Way to not address... well, fucking ANYTHING, ya douchetool.

[identity profile] ishyface.livejournal.com 2007-10-22 03:42 am (UTC)(link)
He's also apparently said some pretty disparaging things about how white folks are being made to feel guilty by our dam' liberal media.

He fails at everything.

[identity profile] dimethirwen.livejournal.com 2007-10-22 03:48 am (UTC)(link)
*beats him harder*

[identity profile] mresundance.livejournal.com 2007-10-22 12:05 pm (UTC)(link)
Poor white folk. So oppressed. So marginalized by media. There are so many white people and white characters in TV, it's like drowning a sea of whiteness. It's unbearable.

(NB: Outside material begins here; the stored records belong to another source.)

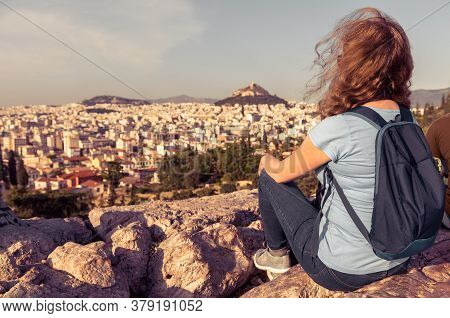 Young Person On Background Of Urban Landscape Of Athens, Greece, Europe. Adult Pretty Girl Tourist R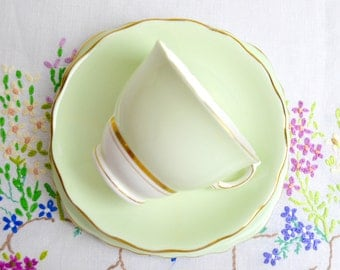 1950s harlequin china trio in pistachio green by colclough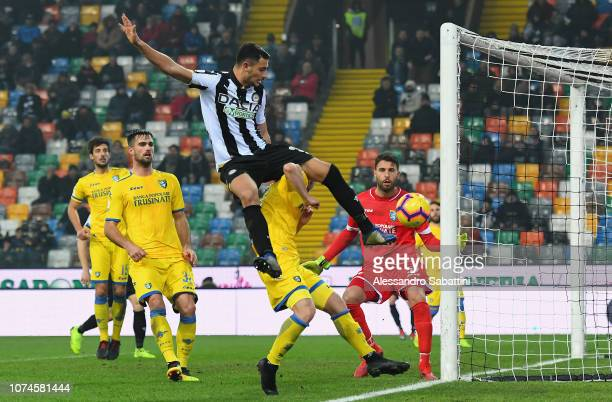 Rolando Mandragora of Udinese Calcio jump for the ball during the Serie A match between Udinese and Frosinone Calcio at Stadio Friuli on December 22...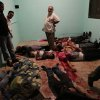 EDITOR\'S NOTE: GRAPHIC CONTENT - Bodies lie in a room of a hospital after shooting happened at the Republican Guard building in Nasser City, Cairo, Monday, July 8, 2013. Egyptian soldiers and police opened fire on supporters of the ousted president early Monday in violence outside the military building in Cairo where demonstrators had been holding a sit-in, government officials and witnesses said. (AP Photo/Wissam Nassar)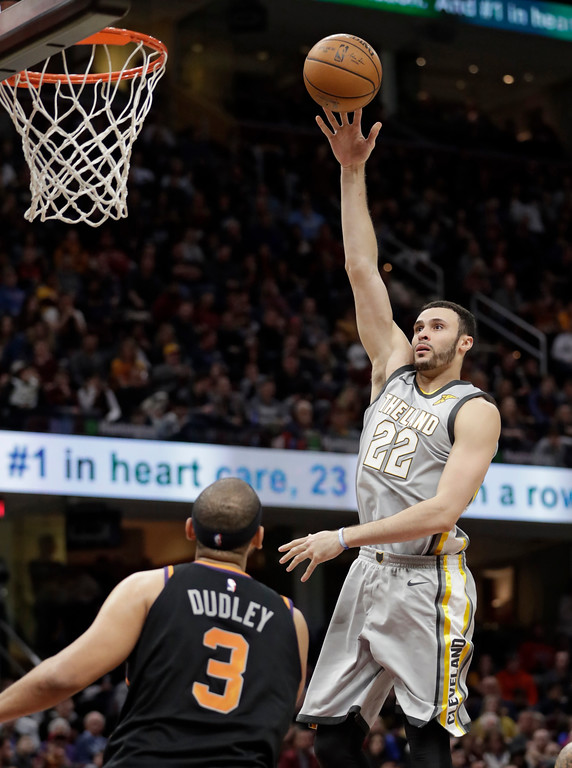. Cleveland Cavaliers\' Larry Nance Jr. (22) shoots over Phoenix Suns\' Jared Dudley (3) during the second half of an NBA basketball game Friday, March 23, 2018, in Cleveland. The Cavaliers won 120-95. (AP Photo/Tony Dejak)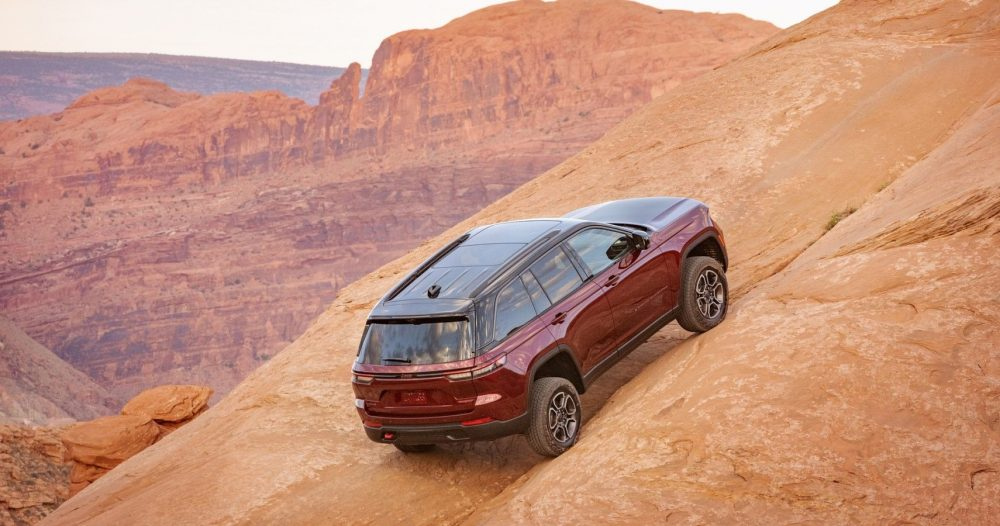 2022 Jeep Grand Cherokee Trailhawk going up a steep incline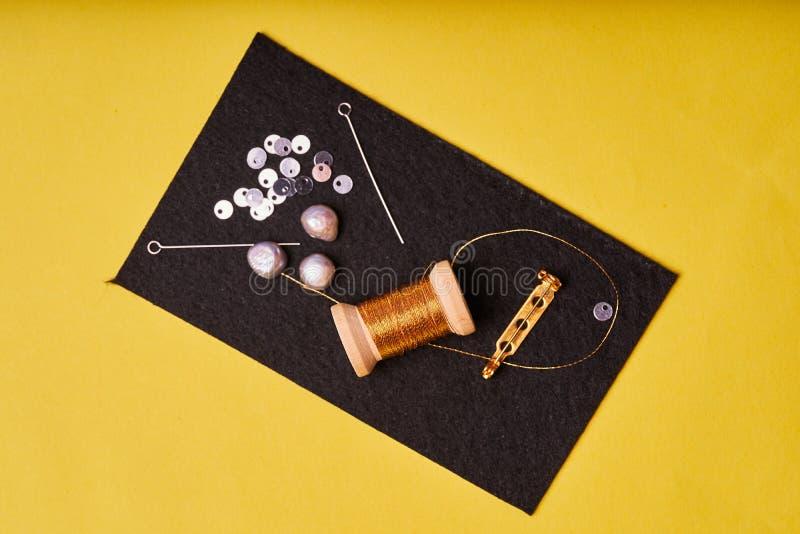 Stickereiprodukte und -werkzeuge Spulenmetallfaden, Perlen und ein Stift mit der Nadel auf dem schwarzen Filz stockbilder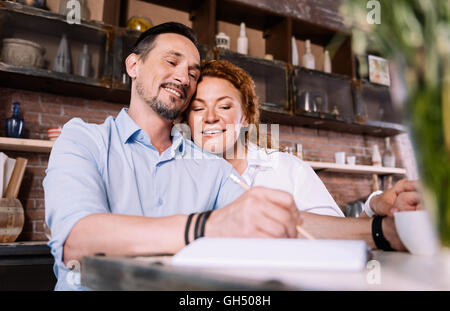 Woman looking how man taking notes - Stock Photo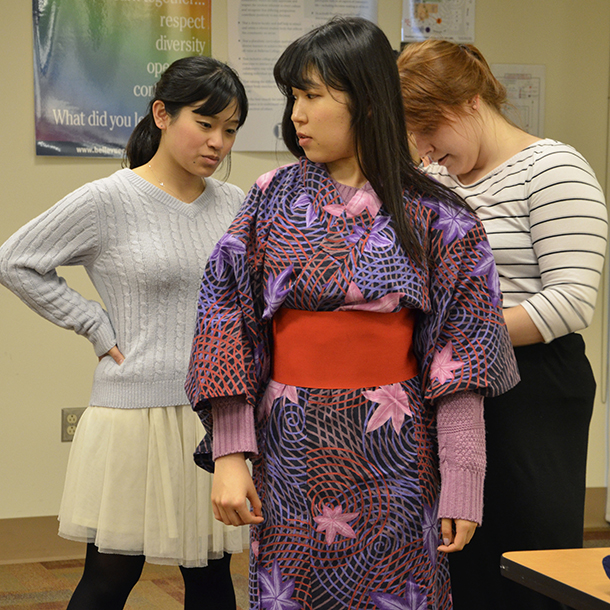 Trying on a kimono at the workshop.
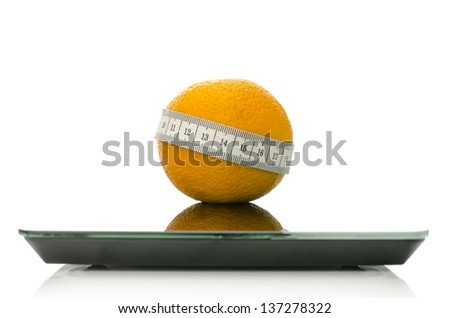 Orange fruit wrapped with measuring tape on a scale. Concept of dieting. Isolated over white background. - stock photo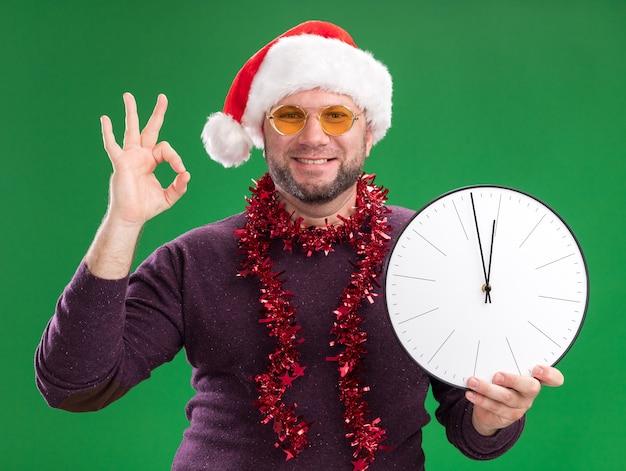 Улыбающийся мужчина средних лет в шляпе санта-клауса и гирлянде из мишуры на шее в очках с часами, держащими часы и делающий знак ок, изолированный на зеленой стене
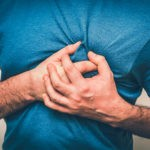 man clutching chest due to chest pain caused by cardiovascular disease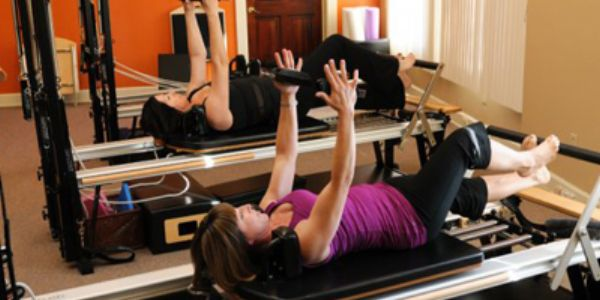 New student intro packages Stott Pilates in Upland at Om Sweet Om Pilates Center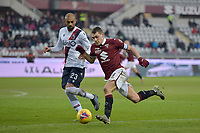 12th January 2020; Olympic Grande Torino Stadium, Turin, Piedmont, Italy; Serie A Football, Torino versus Bologna; Danilo of Bologna FC chases down Andrea Belotti of Torino FC - Editorial Use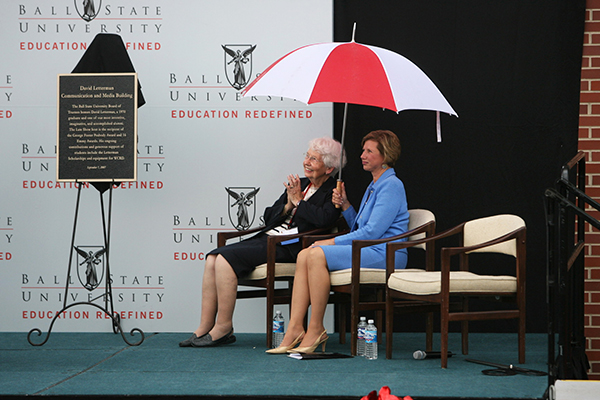 President Gora seated next to Dave Letterman's mom with umbrella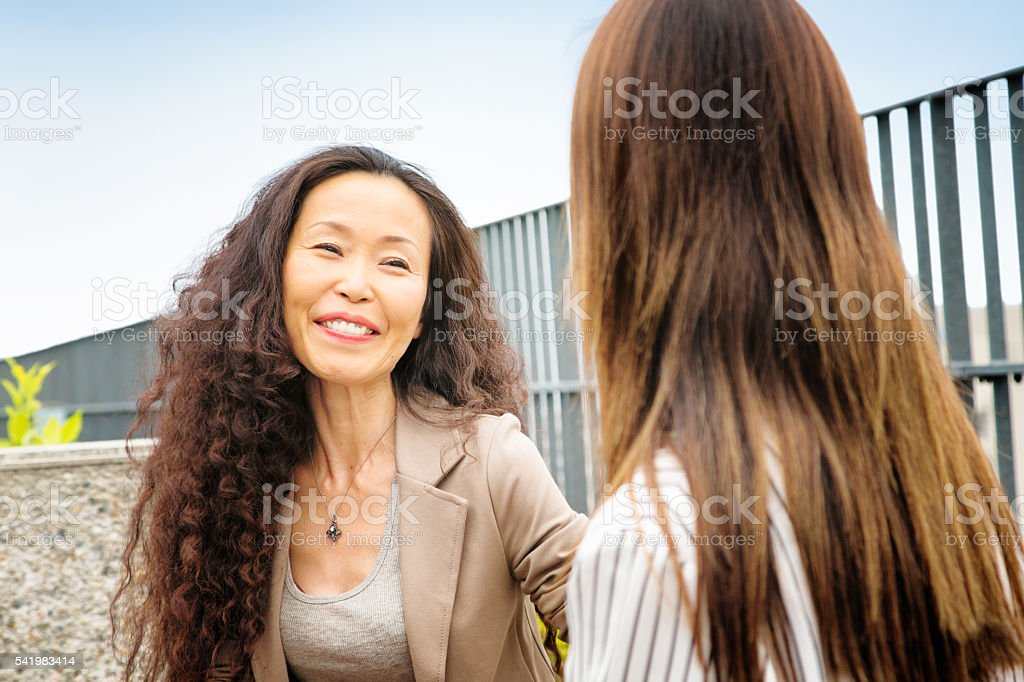 Proud mature female Japanese  mentor smiles at her protegee stock photo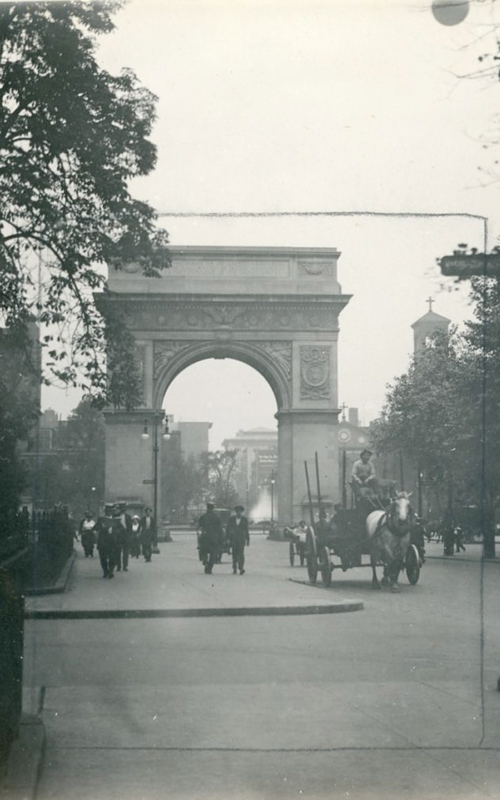 """<h3>Washington Square Arch - Looking South</h3> <br> <p><i>William Steeple Davis</i><p> <br> <p><strong>Ca. 1915 <br> Gift of the William Steeple Davis Trust</strong></p> <br> <br> <p>This photograph won third prize in a Photo-Era magazine """"Street Scenes"""" contest. Although the photograph focuses on the famous arch at the beginning of New York's grandest avenue, it encompasses a New York summer scene with men in straw boater hats, a woman in an open carriage, a horse-drawn cart, and a fountain playing in the background. The tower of the Judson Memorial Church designed by McKim, Mead & White and completed in 1896 can be seen in the background at the far right. The arch itself was designed by Stanford White and commemorates the inauguration of George Washington as president of the United States. (This permanent arch in marble followed the original arch made of wood and plaster which was erected in 1889 to commemorate the centennial of that event). Note that Davis has marked in pencil where he planned to make a tighter version of this photograph. He frequently re-worked an image – both for scale and for atmospheric effects.</p>"""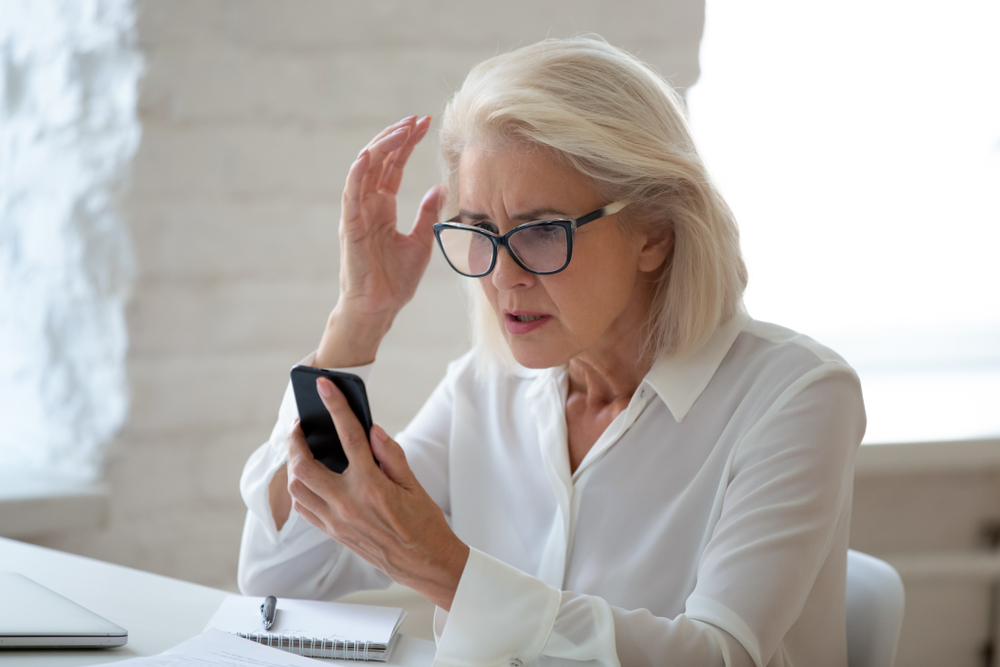 A senior woman wearing glasses and sitting at a desk looks at her smartphone with a surprised and confused look, maybe the victim of a scam.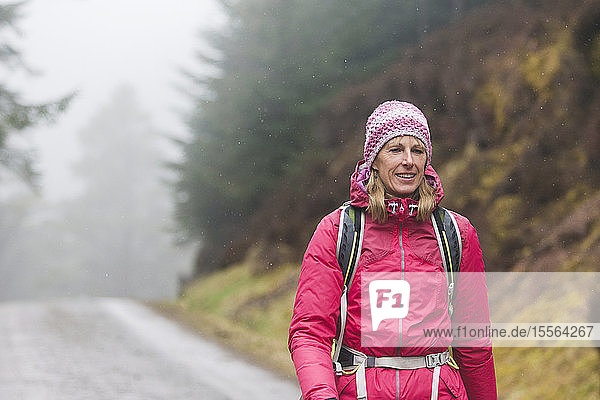Woman hiking in rain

Also, when white kids get abducted, you see their faces everywhere! Horrible! Why can't the news media just ignore the white kids like they do the kidnapped kids of color? I don't want my sitcom full of affluent, white, middle class straight people to be interrupted by depressing things like white kids being kidnapped.

[identity profile] ishyface.livejournal.com 2007-10-22 02:44 pm (UTC)(link)
Yeah, if you should feel pity for anyone it's white folks. We've got so much pressure on us, and all, and all these people trying to make us feel guilty for a trifling century or two (or five) of genocide and slavery just make it worse. *totters off to the (white) fainting couch*

[identity profile] mresundance.livejournal.com 2007-10-22 03:24 pm (UTC)(link)
Seriously. I don't need anymore crap about how my ancestors enslaved and raped bunch of people. That was like forever ago.

It's not like things like rape and murder and beatings happen to people of color because of their race anymore anyways. I mean seriously, they have like, affirmative action in the states. Now that's racist against white people! They are oppressing us and our children and keeping us down!